Il y a 30 ans, je n’avais pas compris sa notion d’urgence.

Tandis que je venais de passer des années à essayer de maîtriser mon corps en Athlétisme, Fred Rister faisait des folies du sien déjà fatigué, la nuit. Combien de fois je l’ai sermonné… Il s’en moquait complètement ! Avec son sourire ravageur il me disait : “Eric, il faut bien mourir de quelque chose !”.

Cette phrase me mettait en transe tellement elle est stupide. Il faisait exprès de la dire souvent en me narguant, juste pour m’énerver… Ça le faisait rire 😉

Je sais aujourd’hui pourquoi il voulait vivre vite, mais mourir vieux.

J’ai compris quelques mois après l’avoir rencontré à Maxximum qu’il se savait en sursis et qu’il mettait de la vie dans les heures qui défilaient, ces heures que l’on veut fuir jeune pour grandir plus vite et que l’on regrette ensuite une fois la maturité atteinte pour n’en n’avoir pas assez profité…

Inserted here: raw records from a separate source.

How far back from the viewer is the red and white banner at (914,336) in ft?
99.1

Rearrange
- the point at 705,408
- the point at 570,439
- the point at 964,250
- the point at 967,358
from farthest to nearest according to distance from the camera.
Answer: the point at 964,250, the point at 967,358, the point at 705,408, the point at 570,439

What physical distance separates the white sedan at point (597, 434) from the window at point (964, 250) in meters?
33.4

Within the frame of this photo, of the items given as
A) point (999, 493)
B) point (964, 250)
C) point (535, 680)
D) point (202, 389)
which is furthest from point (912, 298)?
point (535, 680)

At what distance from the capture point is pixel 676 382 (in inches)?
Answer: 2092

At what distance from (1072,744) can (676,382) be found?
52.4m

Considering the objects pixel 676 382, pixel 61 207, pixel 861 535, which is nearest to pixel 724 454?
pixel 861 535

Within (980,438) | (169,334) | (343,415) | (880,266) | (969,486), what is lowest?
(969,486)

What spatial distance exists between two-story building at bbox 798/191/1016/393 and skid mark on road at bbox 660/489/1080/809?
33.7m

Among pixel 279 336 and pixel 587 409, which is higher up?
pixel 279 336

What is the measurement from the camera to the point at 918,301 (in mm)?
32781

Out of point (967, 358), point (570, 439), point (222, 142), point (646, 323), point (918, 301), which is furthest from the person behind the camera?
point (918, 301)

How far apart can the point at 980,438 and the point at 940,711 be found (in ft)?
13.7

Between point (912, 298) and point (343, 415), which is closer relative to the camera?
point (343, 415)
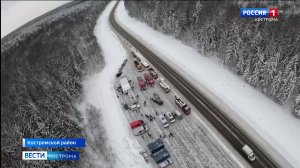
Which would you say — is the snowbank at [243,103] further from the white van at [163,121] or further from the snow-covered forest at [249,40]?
the white van at [163,121]

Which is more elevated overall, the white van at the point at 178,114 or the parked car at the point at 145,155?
the white van at the point at 178,114

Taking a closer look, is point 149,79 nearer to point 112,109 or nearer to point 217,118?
point 112,109

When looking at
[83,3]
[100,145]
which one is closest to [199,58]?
[100,145]

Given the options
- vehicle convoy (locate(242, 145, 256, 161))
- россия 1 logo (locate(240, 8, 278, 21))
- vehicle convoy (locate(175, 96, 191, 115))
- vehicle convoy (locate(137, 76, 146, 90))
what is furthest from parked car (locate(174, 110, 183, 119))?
россия 1 logo (locate(240, 8, 278, 21))

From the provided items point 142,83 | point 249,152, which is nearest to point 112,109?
point 142,83

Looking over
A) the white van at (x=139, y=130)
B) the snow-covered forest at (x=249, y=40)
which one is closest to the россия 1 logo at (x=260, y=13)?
the snow-covered forest at (x=249, y=40)

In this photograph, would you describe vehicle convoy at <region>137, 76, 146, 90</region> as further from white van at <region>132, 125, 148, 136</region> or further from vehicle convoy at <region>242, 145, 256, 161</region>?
vehicle convoy at <region>242, 145, 256, 161</region>

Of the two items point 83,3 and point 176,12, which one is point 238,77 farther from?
point 83,3
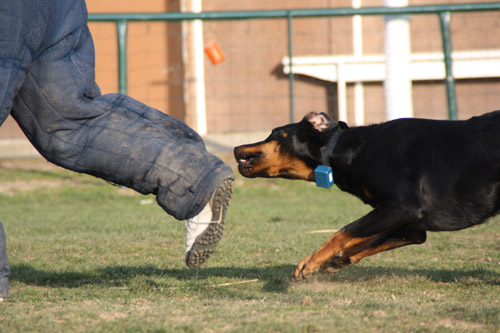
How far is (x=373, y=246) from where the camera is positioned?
11.9ft

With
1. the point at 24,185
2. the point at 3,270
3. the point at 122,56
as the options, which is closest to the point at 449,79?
the point at 122,56

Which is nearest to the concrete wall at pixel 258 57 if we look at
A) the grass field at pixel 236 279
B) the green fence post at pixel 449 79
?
the green fence post at pixel 449 79

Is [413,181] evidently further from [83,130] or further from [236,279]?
[83,130]

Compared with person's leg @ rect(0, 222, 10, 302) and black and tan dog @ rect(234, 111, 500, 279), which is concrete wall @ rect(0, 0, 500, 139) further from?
person's leg @ rect(0, 222, 10, 302)

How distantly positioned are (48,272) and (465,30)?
1018 centimetres

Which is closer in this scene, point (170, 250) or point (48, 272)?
point (48, 272)

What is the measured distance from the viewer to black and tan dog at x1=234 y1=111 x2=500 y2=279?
3367mm

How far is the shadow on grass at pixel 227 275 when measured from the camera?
3.69 metres

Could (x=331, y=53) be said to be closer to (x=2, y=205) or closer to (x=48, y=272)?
(x=2, y=205)

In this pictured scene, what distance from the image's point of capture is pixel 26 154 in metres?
9.07

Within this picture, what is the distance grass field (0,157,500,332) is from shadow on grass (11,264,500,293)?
1 centimetres

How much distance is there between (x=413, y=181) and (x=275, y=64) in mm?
8906

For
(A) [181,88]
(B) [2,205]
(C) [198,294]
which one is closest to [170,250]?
(C) [198,294]

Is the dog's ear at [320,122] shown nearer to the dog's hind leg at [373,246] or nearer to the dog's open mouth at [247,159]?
the dog's open mouth at [247,159]
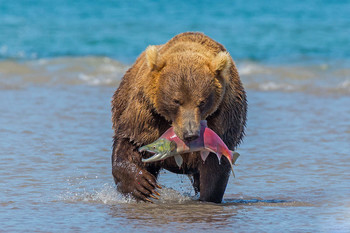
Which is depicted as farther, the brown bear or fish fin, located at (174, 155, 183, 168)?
fish fin, located at (174, 155, 183, 168)

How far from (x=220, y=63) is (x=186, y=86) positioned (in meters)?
0.36

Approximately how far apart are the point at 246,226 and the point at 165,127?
1108 mm

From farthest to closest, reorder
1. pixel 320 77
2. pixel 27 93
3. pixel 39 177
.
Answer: pixel 320 77, pixel 27 93, pixel 39 177

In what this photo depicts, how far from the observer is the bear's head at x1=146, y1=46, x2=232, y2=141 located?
5.57 meters

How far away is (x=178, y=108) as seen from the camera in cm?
563

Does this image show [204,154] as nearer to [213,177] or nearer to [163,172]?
[213,177]

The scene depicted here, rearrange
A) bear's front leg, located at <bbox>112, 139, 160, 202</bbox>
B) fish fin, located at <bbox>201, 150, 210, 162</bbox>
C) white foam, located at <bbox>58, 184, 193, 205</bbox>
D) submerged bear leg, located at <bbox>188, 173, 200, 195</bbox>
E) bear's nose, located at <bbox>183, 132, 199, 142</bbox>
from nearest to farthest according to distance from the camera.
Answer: bear's nose, located at <bbox>183, 132, 199, 142</bbox>
fish fin, located at <bbox>201, 150, 210, 162</bbox>
bear's front leg, located at <bbox>112, 139, 160, 202</bbox>
white foam, located at <bbox>58, 184, 193, 205</bbox>
submerged bear leg, located at <bbox>188, 173, 200, 195</bbox>

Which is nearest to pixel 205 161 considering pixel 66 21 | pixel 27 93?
pixel 27 93

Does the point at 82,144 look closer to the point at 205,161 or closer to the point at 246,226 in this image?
the point at 205,161

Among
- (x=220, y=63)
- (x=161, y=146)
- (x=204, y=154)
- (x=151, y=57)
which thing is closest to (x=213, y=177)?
(x=204, y=154)

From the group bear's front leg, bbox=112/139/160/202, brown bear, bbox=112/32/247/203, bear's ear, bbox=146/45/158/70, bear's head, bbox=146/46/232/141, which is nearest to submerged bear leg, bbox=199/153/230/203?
brown bear, bbox=112/32/247/203

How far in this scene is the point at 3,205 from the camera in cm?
608

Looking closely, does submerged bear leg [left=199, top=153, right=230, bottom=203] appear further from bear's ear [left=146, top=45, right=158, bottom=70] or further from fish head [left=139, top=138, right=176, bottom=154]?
bear's ear [left=146, top=45, right=158, bottom=70]

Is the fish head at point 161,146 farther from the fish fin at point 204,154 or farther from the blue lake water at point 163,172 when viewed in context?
the blue lake water at point 163,172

L’émotion qui l’a habité toute sa vie a fait son succès, mais a aussi provoqué son départ, à mon sens prématuré… Pourtant, sa part d’ombre ne l’a pas empêché d’être très lucide sur tout ce qui était dans son périmètre de vie, alors que parfois paradoxalement, il se mentait à lui-même. Je lui ai dit. On s’est tout dit : que l’on s’aimait, ce que l’on pouvait faire ensemble, tout. Il n’y avait pas de filtres entre nous, comme entre lui et certains autres de ses amis. Toutefois, c’est bien grâce à cette émotion, ce langage universel, qu’il a co-composé des titres avec David Guetta qui resteront dans l’histoire de la musique, à jamais.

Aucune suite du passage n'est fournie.